▶ **Consigne**
Recopiez le passage du texte sur l'amour qui commence par "J’ai connu le" et se poursuit jusqu'à "aurait une fin.", en remplaçant "Tourist Trophy" par "Bol d'Or".

L’ Amour

Je suis seul avec mes chats dans mon garage, vide. Il est tard et les jours qui m’attendent mériteraient un passage par la chambre. Mais ce soir, je n’ai pas envie. L’émotion. Une foule d’émotions en fait, que je ne parviens pas à calmer, et qu’il m’est dur d’expliquer. Ne va pas imaginer un valeureux guerrier s’apprêtant à monter sur son cheval de fer, un Bayard sans peur et sans reproche en marche vers son champ de bataille.

La seule image qui me vienne en tête, c’est celle d’un petit gamin, un collégien peut-être, amoureux d’une « grande », si belle et si grande que personne n’ose l’approcher. À sa pensée, mon cœur palpite, mon ventre se noue à m’en faire dégueuler, mais… Mais j’y crois, j’y crois, bordel de dieu, parce que les belles histoires existent, parce que si je ne suis pas plus qu’un autre, je ne suis pas moins non plus. Les hommes naissent égaux, non ? Mais je suis un timide, un pas très sûr de moi.

Imagine La fille. Au début, il y a juste une attirance. Un truc net, précis, qui fait au premier regard que la seconde d’après ne pourra plus jamais ressembler à celle d’avant. T’es déjà à moitié foutu, mais t’as encore rien vu. Vient ensuite l’attente, l’attente d’un regard croisé au détour d’un couloir, l’attente d’un sourire rapidement échangé, l’attente d’un premier mot, d’une première parole, de ce premier contact qui ne rend plus rien d’impossible.

Reste à travailler, à manœuvrer en pensant à elle, en ne pensant qu’à elle. Et plus tu attends, plus au fond de toi grandit quelque chose qui transforme cette attirance éphémère en une machine bien plus puissante, bien plus dévorante : l’Amour. Le jour, la nuit, partout, tu la cherches, tu la désires, tu choisis en pensant à elle, tu ne vis plus que pour elle. Le temps nous rend plein de choses attirantes. L’amour, pourtant, nous ne le développons que peu de fois, en trainant nos rêveries sur des oreillers esseulés ou dans des boulots trop cons, trop répétitifs, et qui nous invitent à nous échapper.

J’ai connu le Tourist Trophy à l’âge de la primaire et je l’ai vu pour la première fois à l’âge du collège. « Voyage linguistique », avait écrit mes parents au directeur d’académie récalcitrant… J’en suis revenu plein de rêves, ceux d’un enfant, de ceux que la vie n’a pas enfermés dans les placards dont se servent les adultes pour devenir grand. Il y a eu un moment, pourtant, où je n’y ai plus cru. Jusqu’à mon premier jour de travail. Sur mon tour conventionnel, dans l’odeur de l’huile de coupe et des cathéters en titane qui tombaient dans le bac toutes les 90 secondes, j’ai compris deux choses. La première, c’est que j’allais devoir faire comme tout le monde, travailler pour vivre, pour avoir ce que je désirais. La deuxième, c’est que j’étais du coup comme tout le monde, et que ma vie, pas plus importante que celle du voisin, avait un début et aurait une fin.

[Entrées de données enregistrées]

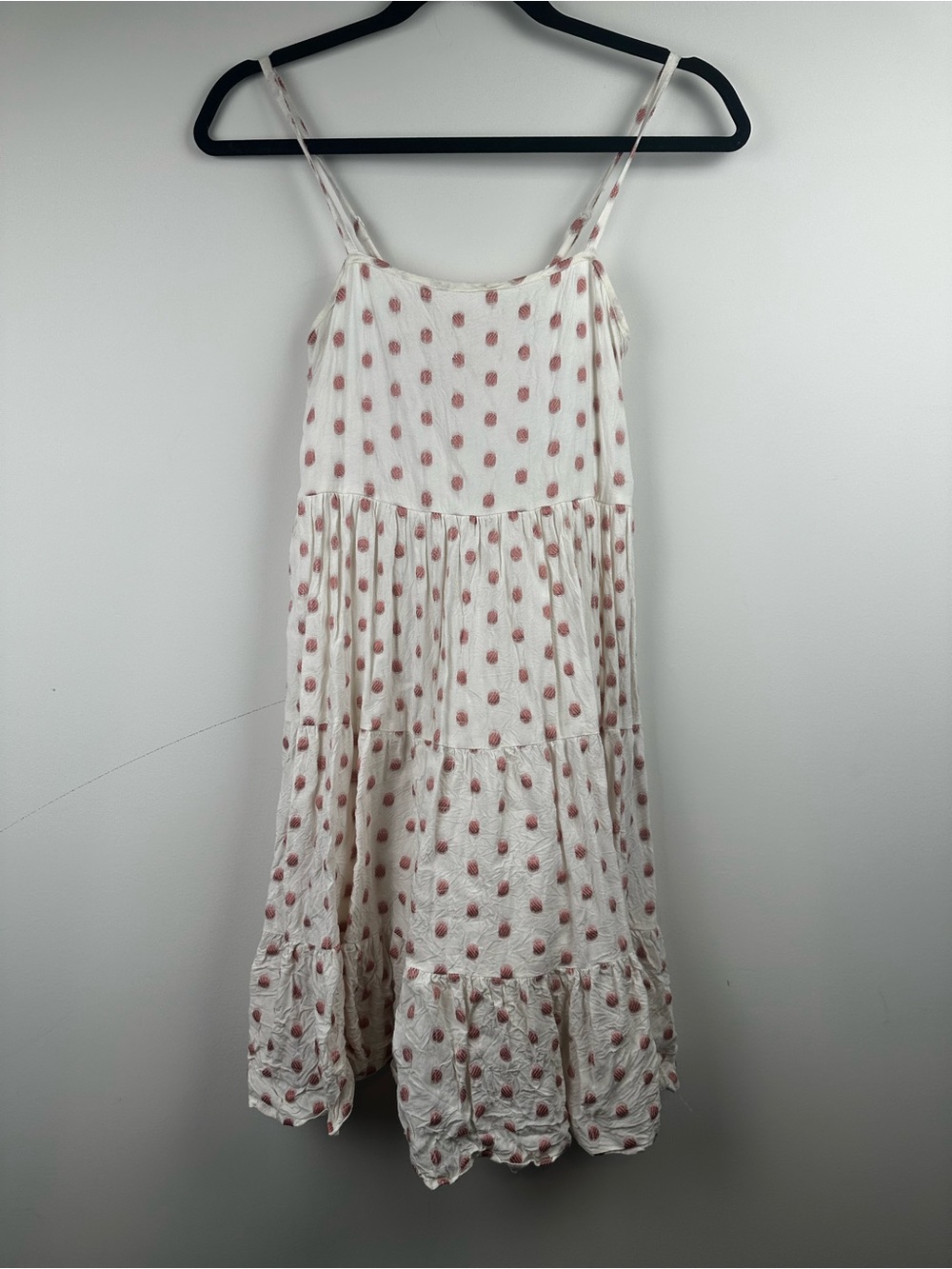 ' White Dress with Pink Dot Print - Lightweight Tiered Summer Dress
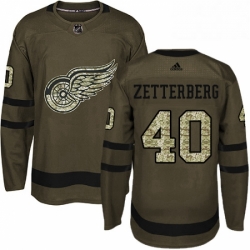 Mens Adidas Detroit Red Wings 40 Henrik Zetterberg Authentic Green Salute to Service NHL Jersey 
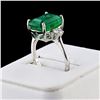 Image 2 : 6.63 ctw Emerald and 0.35 ctw Diamond 18K White Gold Ring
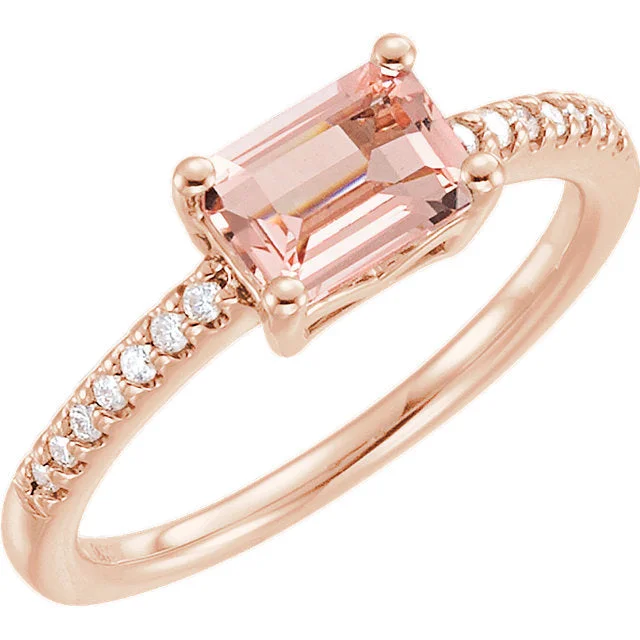 Ladies Rings with Crystal Glow-14k Rose Gold Rectangular Octagon Morganite & 1/10 CTW Diamond Ring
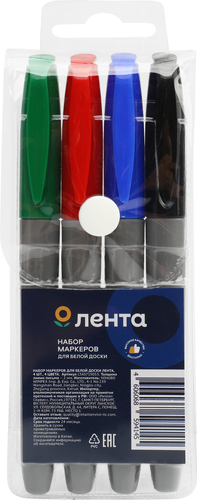 Набор маркеров для белой доски ЛЕНТА 4 цвета, Арт. LTA0719053, 4шт, фотография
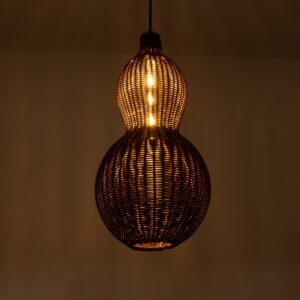 GloboStar® KINGSTOWN 02169 Boho Κρεμαστό Φωτιστικό Οροφής Μονόφωτο 1 x E27 AC220-240V IP20 – Φ30 x Υ60cm – Καφέ Ξύλινο Μπαμπού Πλέγμα – 5 Χρόνια Εγγύηση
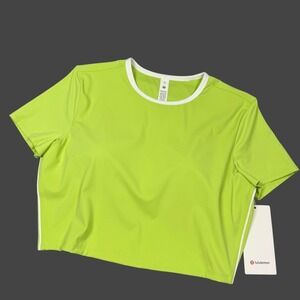 Lululemon Tight-Fit Cropped Shelf-Bra Tee Women XL Lime Sour/White LW3ILYS‎ New
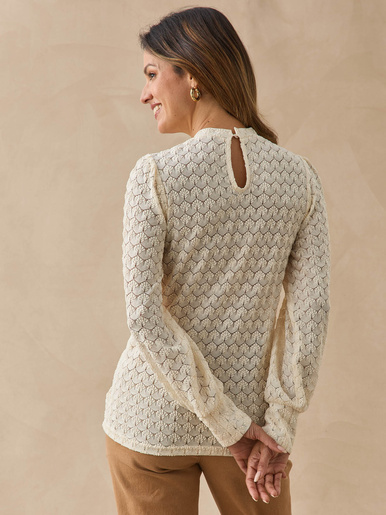 Tee-shirt court effet dentelle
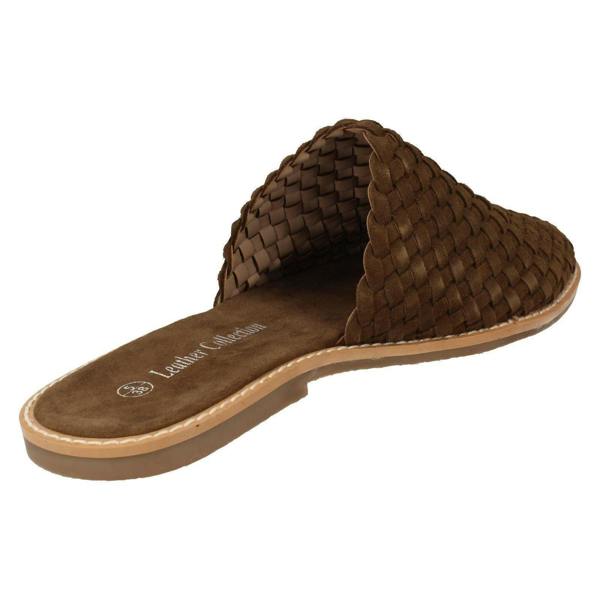 Leather Collection Ladies Leather Collection Weave Vamp Mules
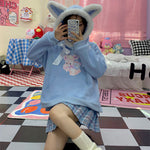 Blue cartoon print Hoodie  PL52809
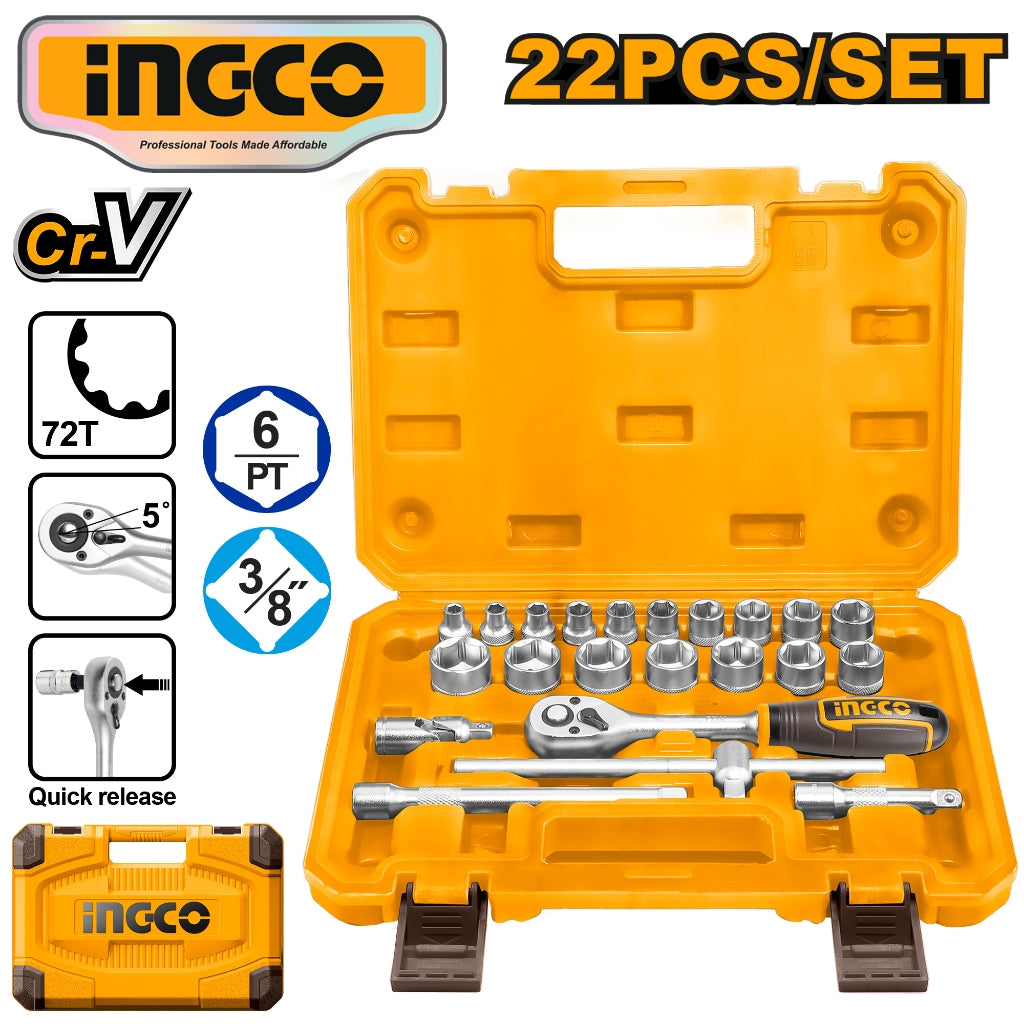 INGCO 22-piece 3/4-inch drive socket set in a yellow carrying case, featuring Cr-V (Chrome Vanadium) steel construction, a 72-tooth ratchet with quick release and 5-degree swing arc, 6-point sockets, extension bars, and a spinner handle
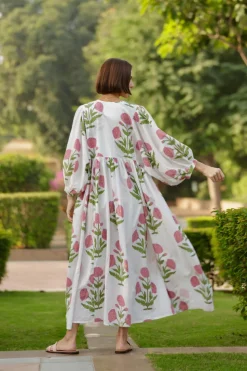Taj Maxi Dress in Pink Flower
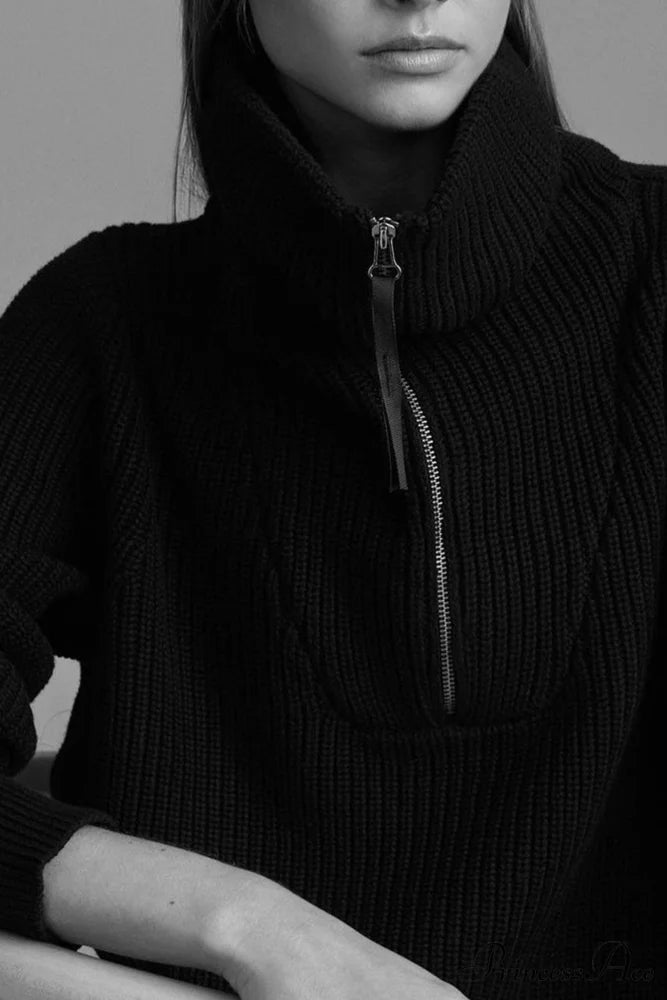Lapel Zipper Sweater Black / S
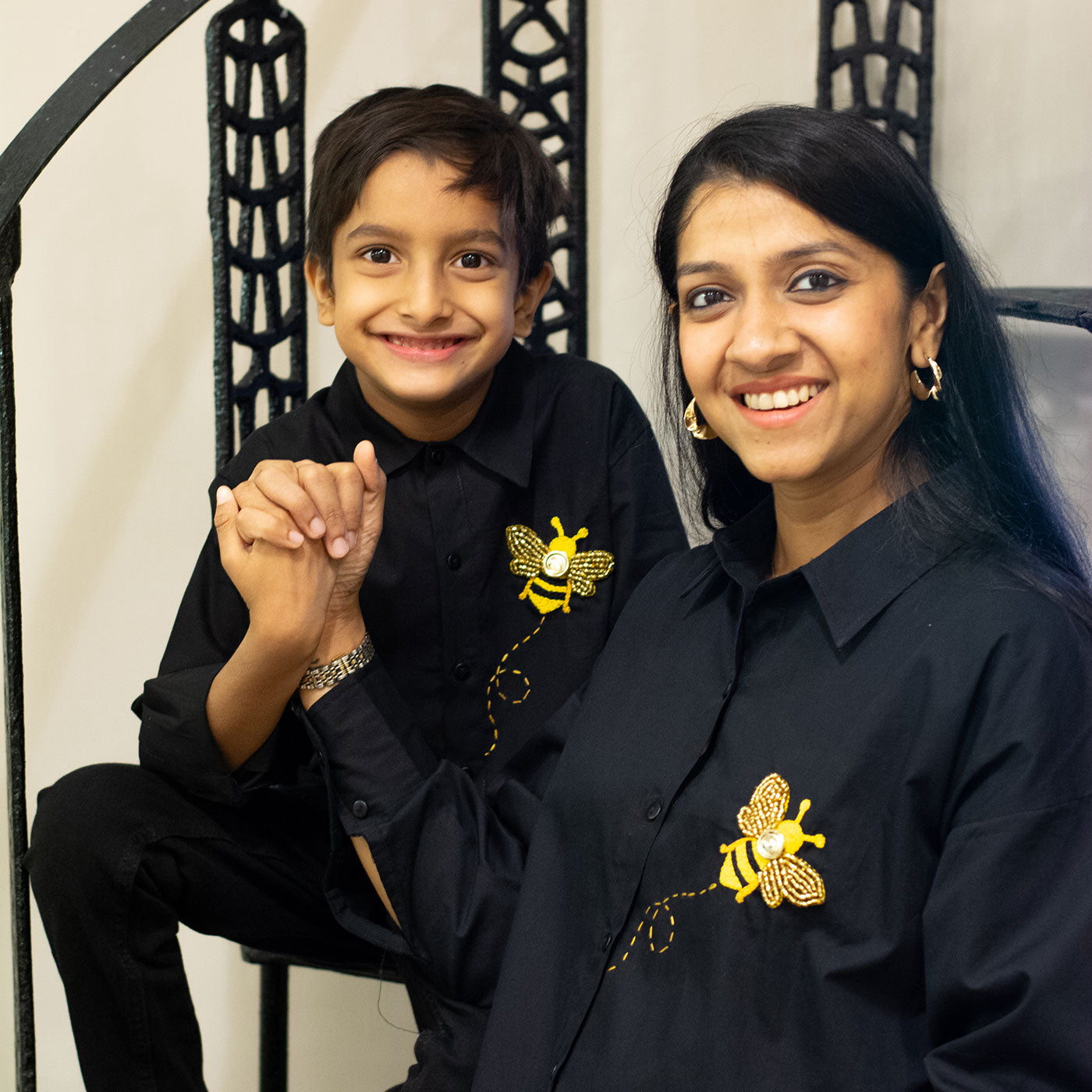 Little Bling Bee Embellished Shirt - Black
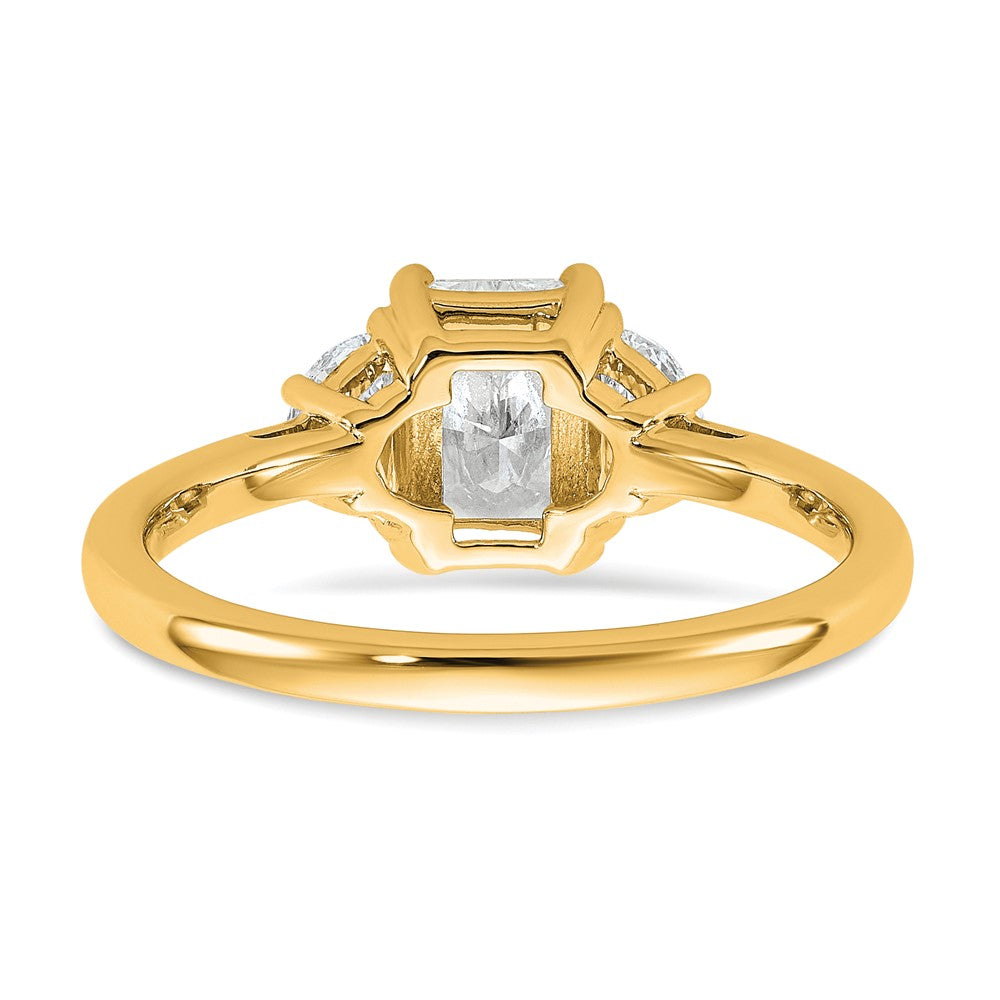 14K Yellow Gold 1 3/8 carat Certified Lab Grown Diamond VS+ F+ Radiant and Half Moon Complete Three Stone Engagement Ring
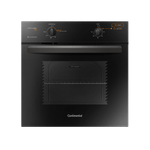 Foto-frontal-do-forno-a-gas-de-embutir-da-Continental-preto-modelo-OC8GP.-O-painel-de-controle-cujas-descricoes-das-opcoes-disponiveis-estao-na-area-de-resumo-do-produto-traz-as-informacoes-nas-cores-branca-e-laranja.-O-forno-tem-botoes-para-a-temperatura-e-o-timer.-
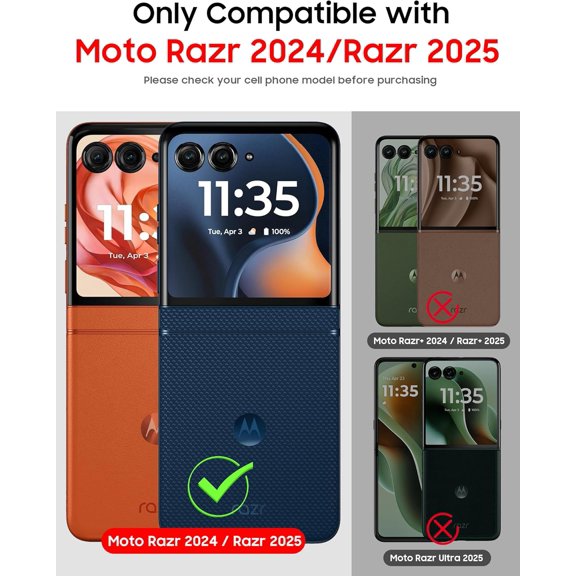 YUYAN-for Motorola Razr 2025 Case/Razr 2024 Case, Built-in Screen Protector & Hinge Protection & 360° Spin Stand & Hand Strap, Slim Genuine Leather Shockproof Phone Case for Razr 2025/2024(Black)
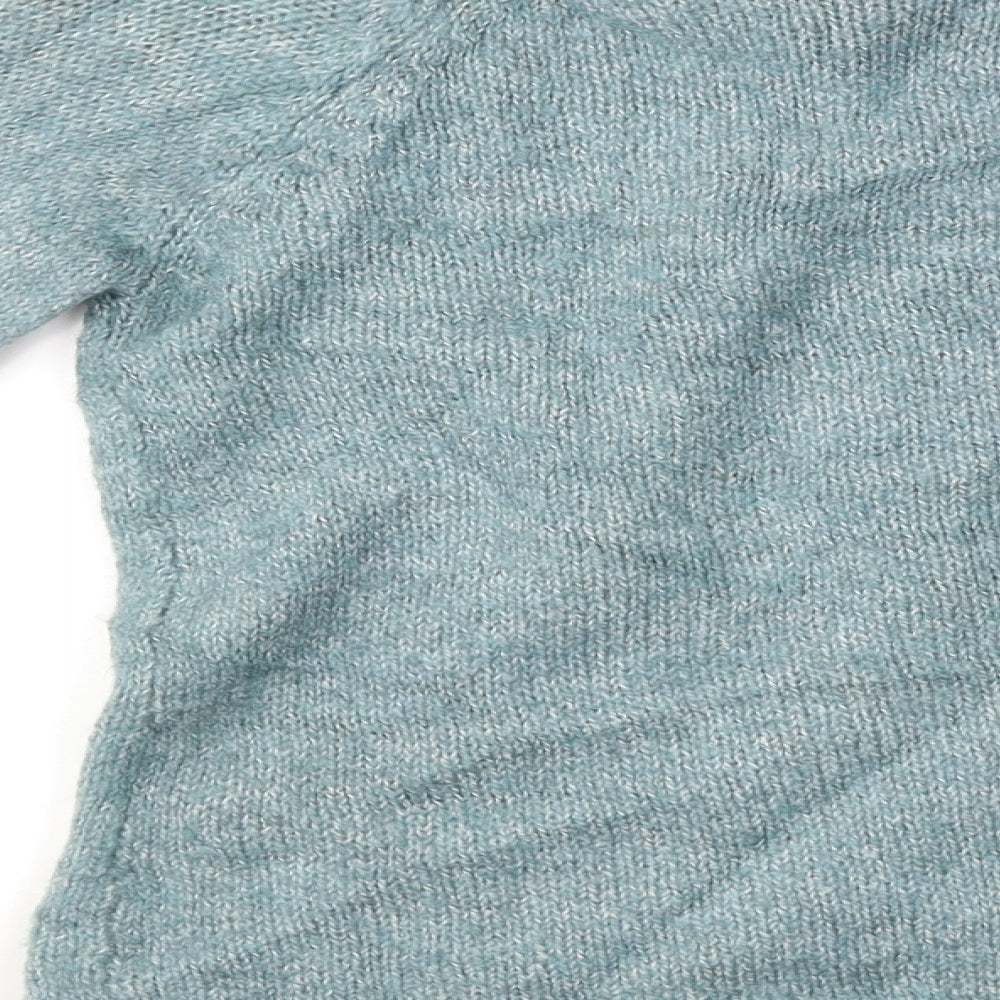 Brand and care label for Atmosphere women’s blue cardigan jumper, size UK 8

▶ **Corrigé**
J’ai connu le Bol d'Or à l’âge de la primaire et je l’ai vu pour la première fois à l’âge du collège. « Voyage linguistique », avait écrit mes parents au directeur d’académie récalcitrant… J’en suis revenu plein de rêves, ceux d’un enfant, de ceux que la vie n’a pas enfermés dans les placards dont se servent les adultes pour devenir grand. Il y a eu un moment, pourtant, où je n’y ai plus cru. Jusqu’à mon premier jour de travail. Sur mon tour conventionnel, dans l’odeur de l’huile de coupe et des cathéters en titane qui tombaient dans le bac toutes les 90 secondes, j’ai compris deux choses. La première, c’est que j’allais devoir faire comme tout le monde, travailler pour vivre, pour avoir ce que je désirais. La deuxième, c’est que j’étais du coup comme tout le monde, et que ma vie, pas plus importante que celle du voisin, avait un début et aurait une fin.